[Directive] Count the lines in the rows below that contain the word "ground", and give only that number.

[Entries supplied]
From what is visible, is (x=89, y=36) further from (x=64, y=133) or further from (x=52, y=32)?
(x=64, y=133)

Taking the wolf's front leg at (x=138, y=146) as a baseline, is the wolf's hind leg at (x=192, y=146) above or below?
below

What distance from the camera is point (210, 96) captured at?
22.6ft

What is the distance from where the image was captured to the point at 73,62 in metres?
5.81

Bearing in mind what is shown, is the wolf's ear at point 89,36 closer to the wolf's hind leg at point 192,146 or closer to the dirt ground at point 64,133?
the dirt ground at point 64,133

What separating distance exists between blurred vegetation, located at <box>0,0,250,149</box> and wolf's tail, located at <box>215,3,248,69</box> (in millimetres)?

---

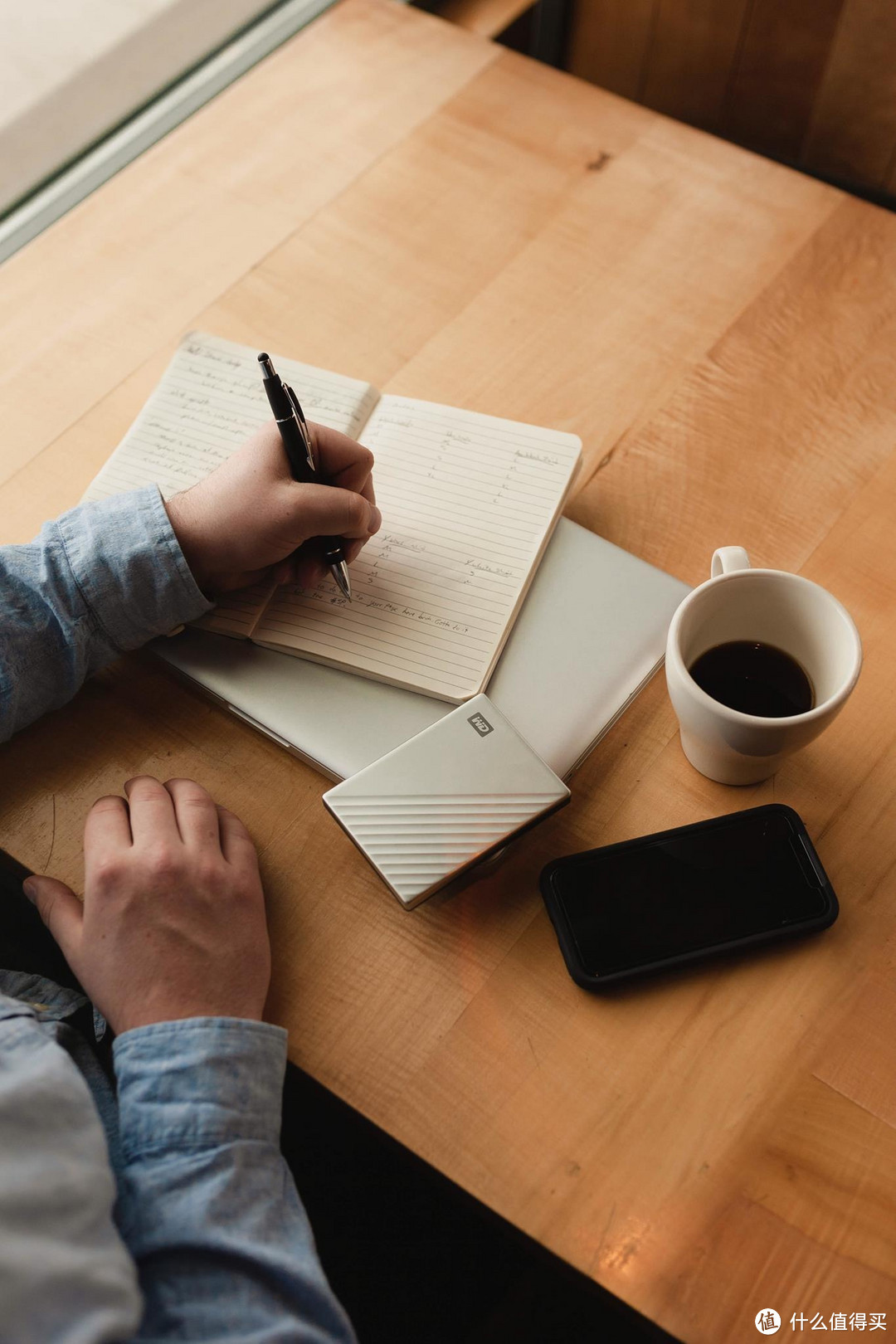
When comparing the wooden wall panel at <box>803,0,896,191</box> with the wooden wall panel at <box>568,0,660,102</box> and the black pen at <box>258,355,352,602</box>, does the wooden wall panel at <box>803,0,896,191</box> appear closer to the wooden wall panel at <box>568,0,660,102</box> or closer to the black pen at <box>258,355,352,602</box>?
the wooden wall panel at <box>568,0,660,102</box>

...

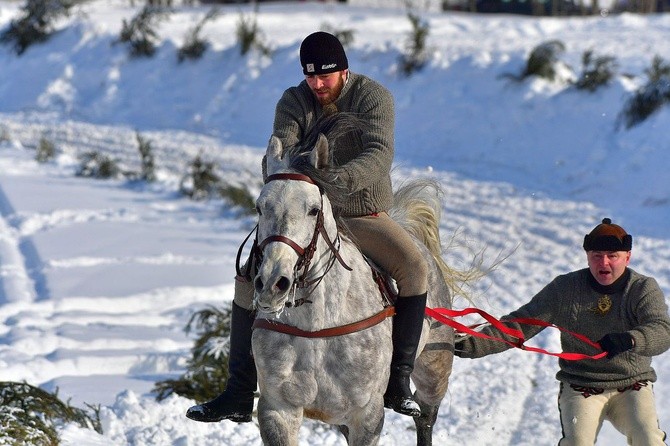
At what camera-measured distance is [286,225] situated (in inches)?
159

[Final answer] 2